Supplied material:

- - -

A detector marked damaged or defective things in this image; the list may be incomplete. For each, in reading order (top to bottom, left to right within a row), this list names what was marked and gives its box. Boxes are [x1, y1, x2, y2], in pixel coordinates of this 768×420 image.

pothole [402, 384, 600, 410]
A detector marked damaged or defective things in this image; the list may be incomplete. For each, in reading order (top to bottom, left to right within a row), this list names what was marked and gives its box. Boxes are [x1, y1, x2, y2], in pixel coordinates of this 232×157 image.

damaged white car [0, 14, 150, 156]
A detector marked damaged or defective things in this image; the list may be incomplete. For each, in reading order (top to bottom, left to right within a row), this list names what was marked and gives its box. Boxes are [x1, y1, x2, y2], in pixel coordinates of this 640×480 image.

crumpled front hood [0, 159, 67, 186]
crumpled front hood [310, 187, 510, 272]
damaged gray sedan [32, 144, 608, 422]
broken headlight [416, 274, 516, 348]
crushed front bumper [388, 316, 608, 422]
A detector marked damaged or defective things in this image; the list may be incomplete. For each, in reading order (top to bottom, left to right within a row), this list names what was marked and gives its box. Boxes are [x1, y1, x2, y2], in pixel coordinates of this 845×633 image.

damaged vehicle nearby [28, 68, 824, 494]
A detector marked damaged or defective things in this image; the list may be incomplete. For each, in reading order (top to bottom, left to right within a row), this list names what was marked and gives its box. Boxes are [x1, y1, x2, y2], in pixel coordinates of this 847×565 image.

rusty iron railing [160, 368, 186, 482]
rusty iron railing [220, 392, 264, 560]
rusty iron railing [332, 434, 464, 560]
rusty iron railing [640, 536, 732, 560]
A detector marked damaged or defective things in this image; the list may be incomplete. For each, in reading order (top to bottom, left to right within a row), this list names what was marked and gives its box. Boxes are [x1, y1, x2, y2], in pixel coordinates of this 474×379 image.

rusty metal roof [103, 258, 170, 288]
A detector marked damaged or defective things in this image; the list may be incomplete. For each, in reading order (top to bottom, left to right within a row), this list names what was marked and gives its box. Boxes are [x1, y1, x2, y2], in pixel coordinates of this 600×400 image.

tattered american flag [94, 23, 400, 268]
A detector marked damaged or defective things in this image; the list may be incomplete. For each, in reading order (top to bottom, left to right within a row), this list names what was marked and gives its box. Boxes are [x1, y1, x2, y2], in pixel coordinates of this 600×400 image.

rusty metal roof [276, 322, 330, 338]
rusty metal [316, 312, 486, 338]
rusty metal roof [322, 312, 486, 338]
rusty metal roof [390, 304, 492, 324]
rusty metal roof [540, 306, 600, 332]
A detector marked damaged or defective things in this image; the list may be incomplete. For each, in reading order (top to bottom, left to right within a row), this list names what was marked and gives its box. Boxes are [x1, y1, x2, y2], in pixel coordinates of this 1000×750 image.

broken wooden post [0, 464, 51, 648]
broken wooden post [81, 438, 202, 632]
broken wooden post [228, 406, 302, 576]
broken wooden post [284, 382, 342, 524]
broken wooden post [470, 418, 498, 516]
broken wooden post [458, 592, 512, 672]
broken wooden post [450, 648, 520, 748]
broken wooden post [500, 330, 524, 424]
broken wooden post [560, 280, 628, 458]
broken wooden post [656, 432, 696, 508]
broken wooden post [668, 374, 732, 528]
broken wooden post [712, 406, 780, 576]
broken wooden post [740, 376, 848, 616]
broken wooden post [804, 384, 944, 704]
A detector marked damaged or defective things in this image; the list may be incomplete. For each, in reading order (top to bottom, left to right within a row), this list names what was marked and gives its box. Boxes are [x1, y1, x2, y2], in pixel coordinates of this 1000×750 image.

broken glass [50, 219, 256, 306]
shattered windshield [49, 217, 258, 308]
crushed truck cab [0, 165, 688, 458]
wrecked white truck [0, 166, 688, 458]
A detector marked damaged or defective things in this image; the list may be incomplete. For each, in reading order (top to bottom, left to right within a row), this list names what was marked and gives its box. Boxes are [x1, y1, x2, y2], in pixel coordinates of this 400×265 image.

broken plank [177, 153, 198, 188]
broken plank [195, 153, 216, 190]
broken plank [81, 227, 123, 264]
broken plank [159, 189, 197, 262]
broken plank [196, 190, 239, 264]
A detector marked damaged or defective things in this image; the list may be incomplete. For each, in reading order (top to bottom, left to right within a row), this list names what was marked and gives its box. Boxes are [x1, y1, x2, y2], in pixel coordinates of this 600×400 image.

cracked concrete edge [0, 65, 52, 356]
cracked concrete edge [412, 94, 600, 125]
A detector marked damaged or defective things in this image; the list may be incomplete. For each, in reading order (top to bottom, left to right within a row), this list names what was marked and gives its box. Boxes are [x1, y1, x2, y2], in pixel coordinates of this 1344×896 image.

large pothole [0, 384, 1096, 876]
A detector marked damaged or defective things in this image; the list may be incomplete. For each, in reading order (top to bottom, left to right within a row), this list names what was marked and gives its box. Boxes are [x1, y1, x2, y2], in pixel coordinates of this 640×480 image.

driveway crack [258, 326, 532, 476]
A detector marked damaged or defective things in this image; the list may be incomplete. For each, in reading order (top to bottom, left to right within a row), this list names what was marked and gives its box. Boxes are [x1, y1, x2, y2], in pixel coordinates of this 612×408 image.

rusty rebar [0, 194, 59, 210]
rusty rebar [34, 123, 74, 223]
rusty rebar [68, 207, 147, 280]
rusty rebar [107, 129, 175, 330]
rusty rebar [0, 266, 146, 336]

- - -

The exercise:
Please format every line of the data above as a numbered list, leaving out the blank lines.

Result of this task:
1. A detector marked damaged or defective things in this image; the list may be incomplete. For each, in reading order (top to bottom, left to right within a row), this list names what was marked and gives its box. Boxes are [x1, y1, x2, y2], in pixel coordinates of this 768×420 image.
2. pothole [402, 384, 600, 410]
3. A detector marked damaged or defective things in this image; the list may be incomplete. For each, in reading order (top to bottom, left to right within a row), this list names what was marked and gives its box. Boxes are [x1, y1, x2, y2], in pixel coordinates of this 232×157 image.
4. damaged white car [0, 14, 150, 156]
5. A detector marked damaged or defective things in this image; the list may be incomplete. For each, in reading order (top to bottom, left to right within a row), this list names what was marked and gives its box. Boxes are [x1, y1, x2, y2], in pixel coordinates of this 640×480 image.
6. crumpled front hood [0, 159, 67, 186]
7. crumpled front hood [310, 187, 510, 272]
8. damaged gray sedan [32, 144, 608, 422]
9. broken headlight [416, 274, 516, 348]
10. crushed front bumper [388, 316, 608, 422]
11. A detector marked damaged or defective things in this image; the list may be incomplete. For each, in reading order (top to bottom, left to right within a row), this list names what was marked and gives its box. Boxes are [x1, y1, x2, y2], in pixel coordinates of this 845×633 image.
12. damaged vehicle nearby [28, 68, 824, 494]
13. A detector marked damaged or defective things in this image; the list may be incomplete. For each, in reading order (top to bottom, left to right within a row), this list names what was marked and gives its box. Boxes are [x1, y1, x2, y2], in pixel coordinates of this 847×565 image.
14. rusty iron railing [160, 368, 186, 482]
15. rusty iron railing [220, 392, 264, 560]
16. rusty iron railing [332, 434, 464, 560]
17. rusty iron railing [640, 536, 732, 560]
18. A detector marked damaged or defective things in this image; the list may be incomplete. For each, in reading order (top to bottom, left to right within a row), this list names what was marked and gives its box. Boxes are [x1, y1, x2, y2], in pixel coordinates of this 474×379 image.
19. rusty metal roof [103, 258, 170, 288]
20. A detector marked damaged or defective things in this image; the list may be incomplete. For each, in reading order (top to bottom, left to right within a row), this list names what was marked and gives its box. Boxes are [x1, y1, x2, y2], in pixel coordinates of this 600×400 image.
21. tattered american flag [94, 23, 400, 268]
22. A detector marked damaged or defective things in this image; the list may be incomplete. For each, in reading order (top to bottom, left to right within a row), this list names what was marked and gives its box. Boxes are [x1, y1, x2, y2], in pixel coordinates of this 600×400 image.
23. rusty metal roof [276, 322, 330, 338]
24. rusty metal [316, 312, 486, 338]
25. rusty metal roof [322, 312, 486, 338]
26. rusty metal roof [390, 304, 492, 324]
27. rusty metal roof [540, 306, 600, 332]
28. A detector marked damaged or defective things in this image; the list may be incomplete. For each, in reading order (top to bottom, left to right within a row), this list names what was marked and gives its box. Boxes are [x1, y1, x2, y2], in pixel coordinates of this 1000×750 image.
29. broken wooden post [0, 464, 51, 648]
30. broken wooden post [81, 438, 202, 632]
31. broken wooden post [228, 406, 302, 576]
32. broken wooden post [284, 382, 342, 524]
33. broken wooden post [470, 418, 498, 516]
34. broken wooden post [458, 592, 512, 672]
35. broken wooden post [450, 648, 520, 748]
36. broken wooden post [500, 330, 524, 424]
37. broken wooden post [560, 280, 628, 458]
38. broken wooden post [656, 432, 696, 508]
39. broken wooden post [668, 374, 732, 528]
40. broken wooden post [712, 406, 780, 576]
41. broken wooden post [740, 376, 848, 616]
42. broken wooden post [804, 384, 944, 704]
43. A detector marked damaged or defective things in this image; the list may be incomplete. For each, in reading order (top to bottom, left to right within a row), this list names what was marked and gives its box. Boxes are [x1, y1, x2, y2], in pixel coordinates of this 1000×750 image.
44. broken glass [50, 219, 256, 306]
45. shattered windshield [49, 217, 258, 308]
46. crushed truck cab [0, 165, 688, 458]
47. wrecked white truck [0, 166, 688, 458]
48. A detector marked damaged or defective things in this image; the list may be incomplete. For each, in reading order (top to bottom, left to right within a row), this list names what was marked and gives its box. Boxes are [x1, y1, x2, y2], in pixel coordinates of this 400×265 image.
49. broken plank [177, 153, 198, 188]
50. broken plank [195, 153, 216, 190]
51. broken plank [81, 227, 123, 264]
52. broken plank [159, 189, 197, 262]
53. broken plank [196, 190, 239, 264]
54. A detector marked damaged or defective things in this image; the list may be incomplete. For each, in reading order (top to bottom, left to right within a row), this list names what was marked and gives its box. Boxes are [x1, y1, x2, y2], in pixel coordinates of this 600×400 image.
55. cracked concrete edge [0, 65, 52, 356]
56. cracked concrete edge [412, 94, 600, 125]
57. A detector marked damaged or defective things in this image; the list may be incomplete. For each, in reading order (top to bottom, left to right within a row), this list names what was marked and gives its box. Boxes are [x1, y1, x2, y2], in pixel coordinates of this 1344×896 image.
58. large pothole [0, 384, 1096, 876]
59. A detector marked damaged or defective things in this image; the list may be incomplete. For each, in reading order (top to bottom, left to right within a row), this list names what was marked and gives its box. Boxes are [x1, y1, x2, y2], in pixel coordinates of this 640×480 image.
60. driveway crack [258, 326, 532, 476]
61. A detector marked damaged or defective things in this image; the list may be incomplete. For each, in reading order (top to bottom, left to right within a row), this list names what was marked and gives its box. Boxes are [x1, y1, x2, y2], in pixel coordinates of this 612×408 image.
62. rusty rebar [0, 194, 59, 210]
63. rusty rebar [34, 123, 74, 223]
64. rusty rebar [68, 207, 147, 280]
65. rusty rebar [107, 129, 175, 330]
66. rusty rebar [0, 266, 146, 336]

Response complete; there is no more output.